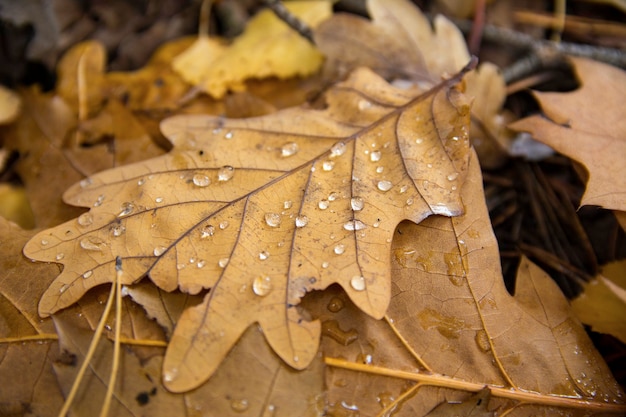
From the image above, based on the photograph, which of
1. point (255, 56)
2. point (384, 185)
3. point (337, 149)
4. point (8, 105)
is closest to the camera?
point (384, 185)

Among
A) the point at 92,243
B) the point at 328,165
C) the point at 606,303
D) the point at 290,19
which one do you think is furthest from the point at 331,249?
the point at 290,19

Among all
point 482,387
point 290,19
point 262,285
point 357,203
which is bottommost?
point 482,387

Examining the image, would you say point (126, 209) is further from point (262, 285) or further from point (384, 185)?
point (384, 185)

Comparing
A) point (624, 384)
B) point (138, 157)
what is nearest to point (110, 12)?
#####
DIRECTION:
Reproduce all of the lines above word for word, leaving out the pictures.

CORRECT OUTPUT:
From the image above, based on the photograph, which of
1. point (255, 56)
2. point (384, 185)
3. point (337, 149)
4. point (8, 105)
is closest to the camera?
point (384, 185)

Among
A) the point at 92,243
B) the point at 328,165
C) the point at 606,303
D) the point at 290,19
which one do you think is furthest from the point at 331,249?
the point at 290,19

Among all
point 482,387
point 290,19
point 262,285
point 357,203
which is bottommost?
point 482,387

Examining the image, would you say point (126, 209) is further from point (262, 285) or further from point (384, 185)?
point (384, 185)

Comparing
A) point (624, 384)
B) point (138, 157)
what is nearest to point (110, 12)?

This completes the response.